Alors que le programme de ses funérailles n’a pas encore été officiellement arrêté, une large frange de l’opinion de la capitale de la RD Congo aurait souhaité que le deuil de « Ya Tshitshi » commence aussitôt que sa mort a été annoncée le 1er février 2017. Mais une autre question fait aussi débat. Comment immortaliser l’ancien Premier ministre et ex-futur président du Conseil national de suivi de l’Accord du 31 décembre dernier ?
Houleux débats, jeudi 2 février avant-midi sur la place Victoire parmi les « parlementaires debout », ainsi qu’on appelle les partisans de l’Udps qui discutent politique à longueur de journée aux lieux de ventes des journaux. Tout est parti d’un ballon d’essai lancé par un chargeur (se dit des jeunes gens qui convient des passagers à monter dans tel ou tel taxi ou minibus) qui a désigné comme par enchantement le boulevard Triomphal du nom d’Etienne Tshisekedi.
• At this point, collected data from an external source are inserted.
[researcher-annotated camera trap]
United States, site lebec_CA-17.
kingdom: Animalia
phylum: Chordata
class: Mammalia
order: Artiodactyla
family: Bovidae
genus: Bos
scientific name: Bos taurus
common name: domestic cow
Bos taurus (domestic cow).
C’en est suffi pour susciter une vive polémique. Sept fois Premier ministre, ancien PDG de l’ex-Air Zaïre, ambassadeur, etc., Tshisekedi n’a pas pour autant réussi à imprimer son nom sur une bâtisse ou une artère de Kinshasa. Alors que André Kimbuta, le gouverneur de la ville-capitale de la RD Congo depuis seulement 2006, a baptisé de son nom un boulevard dans la Tshangu et une voie secondaire dans la commune de la Gombe, lâche un passager.
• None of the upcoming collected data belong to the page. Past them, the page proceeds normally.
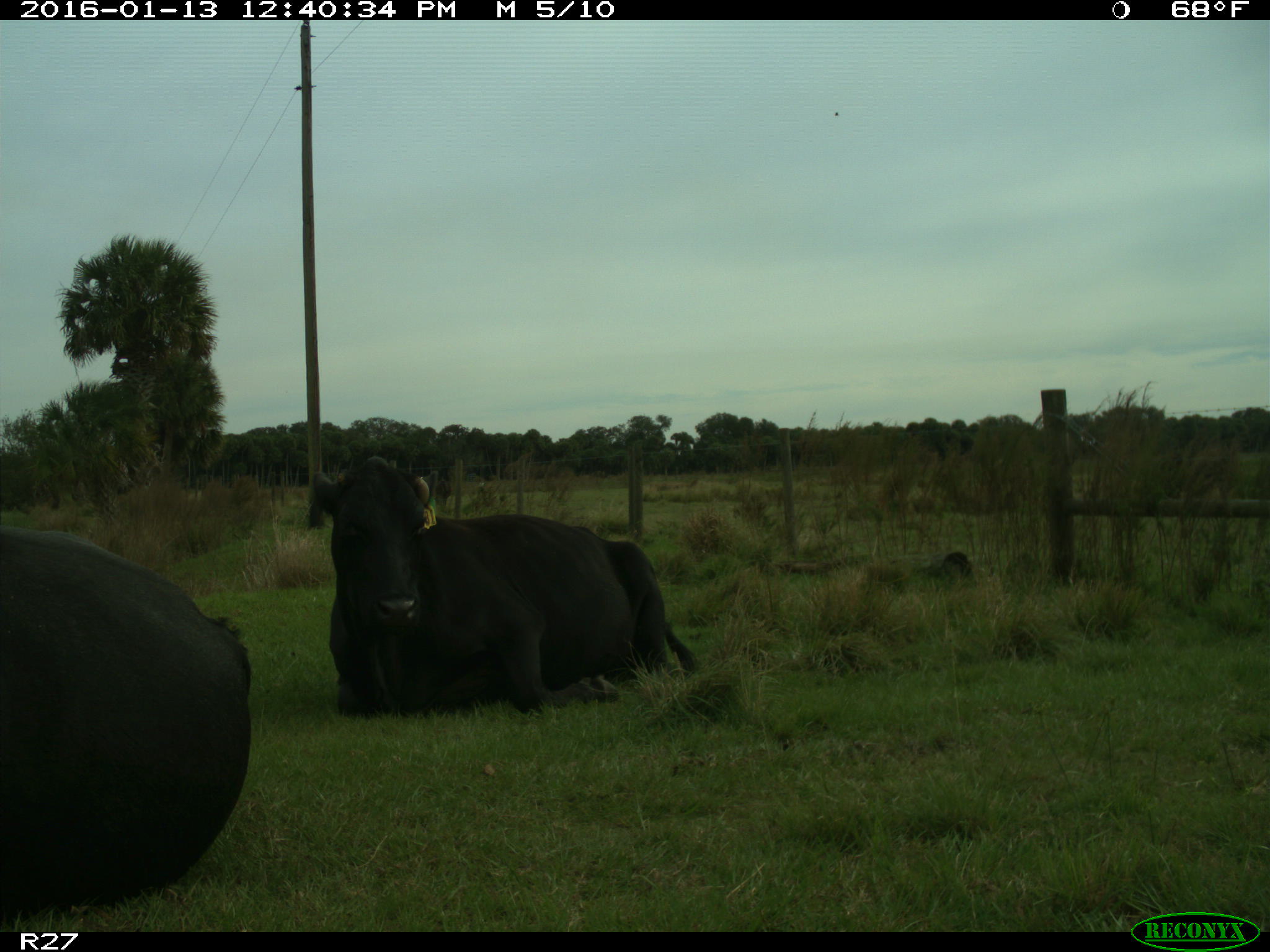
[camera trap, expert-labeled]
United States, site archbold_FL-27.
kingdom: Animalia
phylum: Chordata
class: Mammalia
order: Artiodactyla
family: Bovidae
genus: Bos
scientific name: Bos taurus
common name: domestic cow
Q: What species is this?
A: Bos taurus (domestic cow).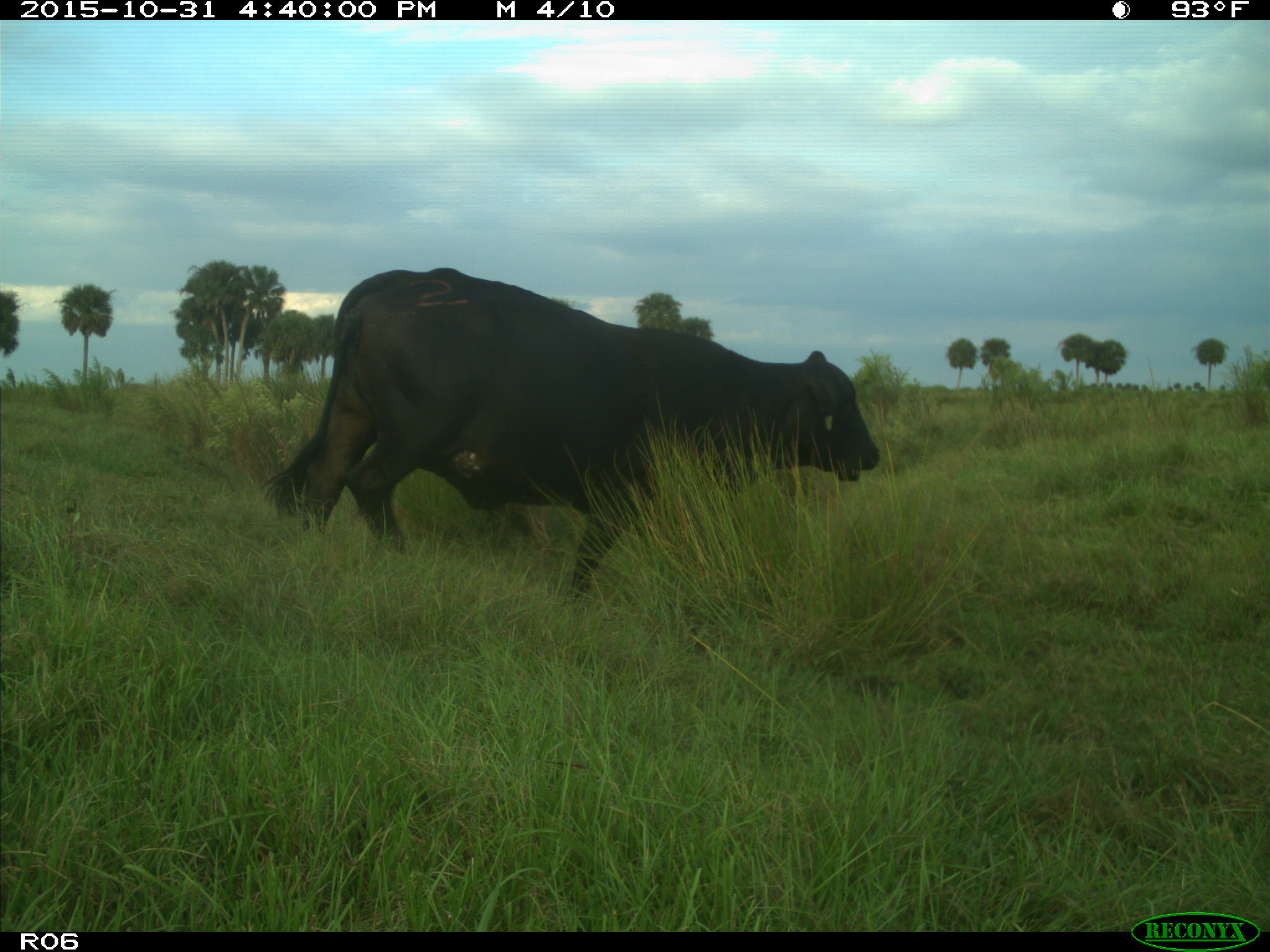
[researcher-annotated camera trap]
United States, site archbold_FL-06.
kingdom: Animalia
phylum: Chordata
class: Mammalia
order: Artiodactyla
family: Bovidae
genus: Bos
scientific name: Bos taurus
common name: domestic cow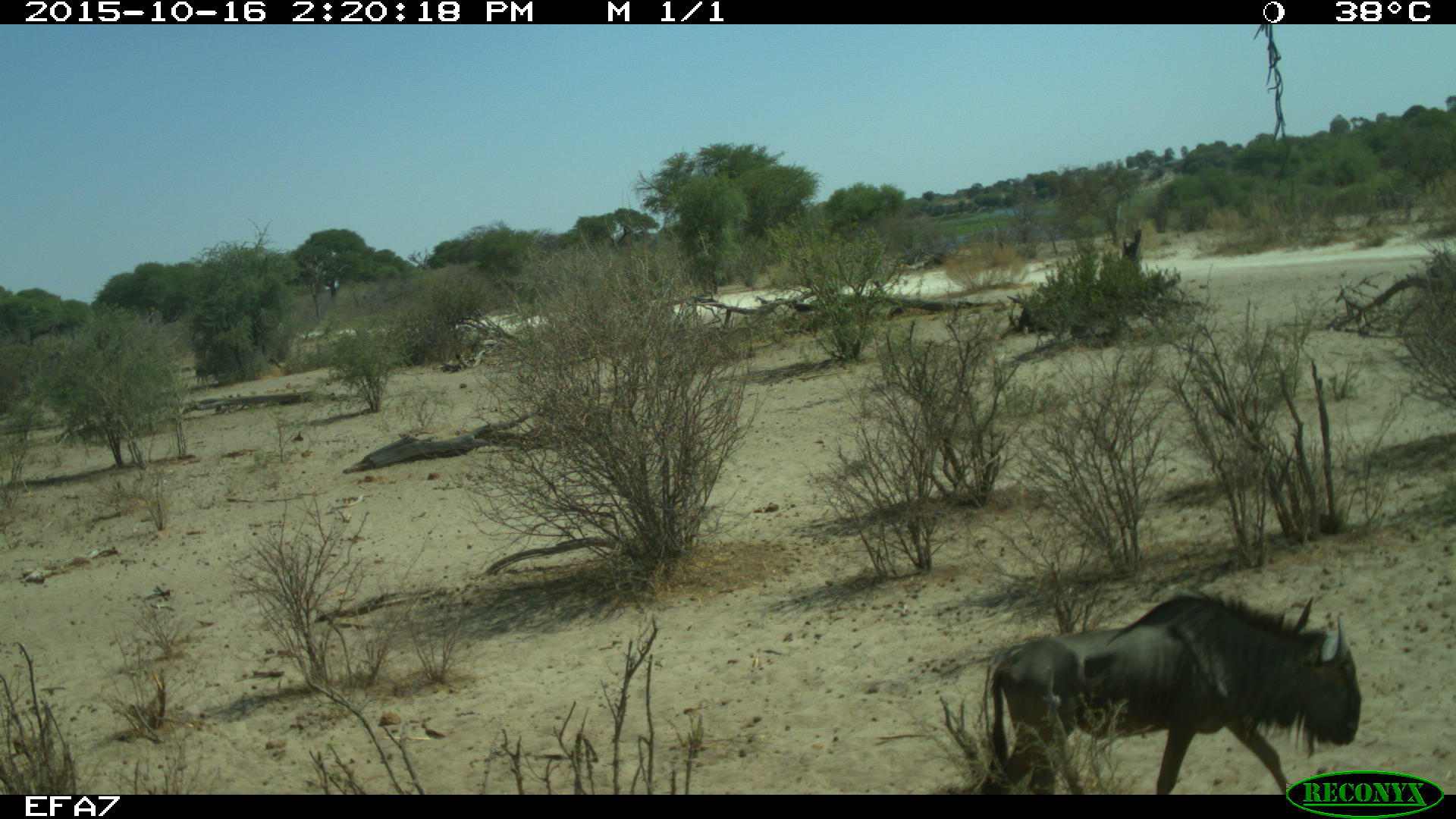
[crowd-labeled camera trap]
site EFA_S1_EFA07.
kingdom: Animalia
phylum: Chordata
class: Mammalia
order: Artiodactyla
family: Bovidae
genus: Connochaetes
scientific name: Connochaetes taurinus taurinus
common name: blue wildebeest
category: wildebeestblue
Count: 1.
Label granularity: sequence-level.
«A Kintambo, l’ancien Premier ministre Mobutu, Lunda Bululu, a réussi à faire accoller son nom au pont jeté sur la rivière Makelele », rappelle à demi-mot cet agent de circulation routière. «Celui qui nous a ouvert les yeux, ne mériterait pas mieux?», lance-t-il, ému, en s’éloignant. Pour ce jeune coiffeur, qui a mis en berne son drapelet planté au coin de son petit salon de coiffure, « Tshisekedi vaut autant que l’indépendance … surtout que cette indépendance a encore un arrière-goût de colonialisme », estime-t-il. Avant de poursuivre, « Pour moi, le boulevard du 30 juin devrait être débaptisé Ya Tshisthi». Et la discussion attire davantage des debaters : quelle grande infrastructure de la capitale débaptiser au nom d’Etienne Tshisekedi wa Mulumba ? Pour bon nombre de personnes, une voie routière serait appropriée. Et l’ex-avenue du 24 novembre devenue Libération au lendemain de l’avènement de l’AFDL retient l’assentiment de beaucoup. « C’est pour rappeler toute sa lutte contre la dictature de Mobutu et la négation de la démocratie que nous vivons», tranche ce médecin. Et son voisin de soutenir que l’aéroport international de N’djili serait approprié pour porter le nom du «père de la démocratie» ; selon lui, d’autant plus que N’djili n’est qu’une rivière. Tout un débat.